OpenWest 2016 venue entrance

OpenWest 2016 Recap

Jake Goldsborough (@rjgoldsborough)
july 22nd, 2016

OpenWest is “the largest regional tech conference devoted to all things OPEN: Hardware, Standards, Source & Data”. This year the conference was held in Sandy, UT from July 13th to July 16th.

Infinity sent a large contingent of folks to Sandy for the conference, and a number of them have summarized their experiences in this blog post.


Howdy, y’all.

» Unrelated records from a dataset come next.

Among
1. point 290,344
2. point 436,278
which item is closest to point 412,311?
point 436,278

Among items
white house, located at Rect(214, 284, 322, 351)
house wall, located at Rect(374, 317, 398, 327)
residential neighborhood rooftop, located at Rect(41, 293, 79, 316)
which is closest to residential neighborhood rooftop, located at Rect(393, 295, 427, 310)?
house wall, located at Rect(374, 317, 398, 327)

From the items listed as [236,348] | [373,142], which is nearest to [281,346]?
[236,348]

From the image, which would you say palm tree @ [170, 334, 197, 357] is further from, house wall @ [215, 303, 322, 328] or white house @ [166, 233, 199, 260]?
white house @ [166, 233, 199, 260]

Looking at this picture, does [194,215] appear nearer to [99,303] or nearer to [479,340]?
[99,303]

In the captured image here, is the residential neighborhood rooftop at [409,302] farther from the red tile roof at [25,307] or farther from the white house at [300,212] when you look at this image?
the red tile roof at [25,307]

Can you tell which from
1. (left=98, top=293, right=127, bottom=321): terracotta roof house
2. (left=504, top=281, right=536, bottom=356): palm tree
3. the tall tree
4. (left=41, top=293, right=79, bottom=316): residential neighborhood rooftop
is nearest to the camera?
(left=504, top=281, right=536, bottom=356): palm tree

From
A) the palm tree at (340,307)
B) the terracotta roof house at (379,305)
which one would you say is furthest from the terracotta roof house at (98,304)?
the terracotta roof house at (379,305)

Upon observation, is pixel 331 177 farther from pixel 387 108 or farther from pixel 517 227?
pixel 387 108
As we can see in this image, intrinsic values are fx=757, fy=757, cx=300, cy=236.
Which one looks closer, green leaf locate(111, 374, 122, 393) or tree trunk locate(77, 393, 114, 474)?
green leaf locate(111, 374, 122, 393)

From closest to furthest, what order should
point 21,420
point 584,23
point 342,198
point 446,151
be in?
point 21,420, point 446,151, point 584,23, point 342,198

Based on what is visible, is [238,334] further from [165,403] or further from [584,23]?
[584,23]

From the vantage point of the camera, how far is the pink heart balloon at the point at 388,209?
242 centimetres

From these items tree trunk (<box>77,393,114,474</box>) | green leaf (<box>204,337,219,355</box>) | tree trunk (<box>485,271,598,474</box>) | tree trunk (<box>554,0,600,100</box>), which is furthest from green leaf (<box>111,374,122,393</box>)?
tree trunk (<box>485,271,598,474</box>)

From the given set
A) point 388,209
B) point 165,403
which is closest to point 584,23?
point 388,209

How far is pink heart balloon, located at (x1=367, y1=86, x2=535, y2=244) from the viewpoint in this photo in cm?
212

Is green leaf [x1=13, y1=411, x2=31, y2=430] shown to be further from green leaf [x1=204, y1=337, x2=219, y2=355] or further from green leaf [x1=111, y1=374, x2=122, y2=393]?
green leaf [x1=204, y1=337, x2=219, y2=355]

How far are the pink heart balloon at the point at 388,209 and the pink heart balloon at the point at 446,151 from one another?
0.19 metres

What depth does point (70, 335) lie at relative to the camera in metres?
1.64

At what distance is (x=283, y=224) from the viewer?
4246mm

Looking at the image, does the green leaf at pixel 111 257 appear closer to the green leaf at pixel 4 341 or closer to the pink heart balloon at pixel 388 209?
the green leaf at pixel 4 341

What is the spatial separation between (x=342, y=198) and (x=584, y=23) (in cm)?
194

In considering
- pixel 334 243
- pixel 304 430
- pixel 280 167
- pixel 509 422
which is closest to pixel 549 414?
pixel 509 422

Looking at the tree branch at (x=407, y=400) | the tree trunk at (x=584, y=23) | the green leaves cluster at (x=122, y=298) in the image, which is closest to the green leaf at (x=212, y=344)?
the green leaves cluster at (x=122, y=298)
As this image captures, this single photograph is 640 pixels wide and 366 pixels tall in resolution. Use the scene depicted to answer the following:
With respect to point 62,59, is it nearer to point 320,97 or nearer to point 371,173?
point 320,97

Jake here.

I’ll be starting off this adventure by sharing my OpenWest tales.

While the talks were great, I personally enjoyed the CTF challenges, locksport, and the hardware and soldering labs the most.

Upon arrival, you were given a PCB board (which doubled as your name badge) and not much else. You could then complete puzzles and challenges to score points. These challenges included lock picking, hash cracking, and packet sniffing. After 200 points, you could pick up a kit for the board that included buttons, a dot matrix display, CPU, and battery pack. After that, it was off to the soldering lab!

It’s been some years since I soldered, so a few of them were rough. My first attempt to turn the board on was a no go. Nate, one of my coworkers also in attendance, helped me clean up a few of the solders, and we got it working on the second attempt. You could then program two lines of custom text and play a little game of snake. I programmed my name and it became the coolest conference name badge in my collection.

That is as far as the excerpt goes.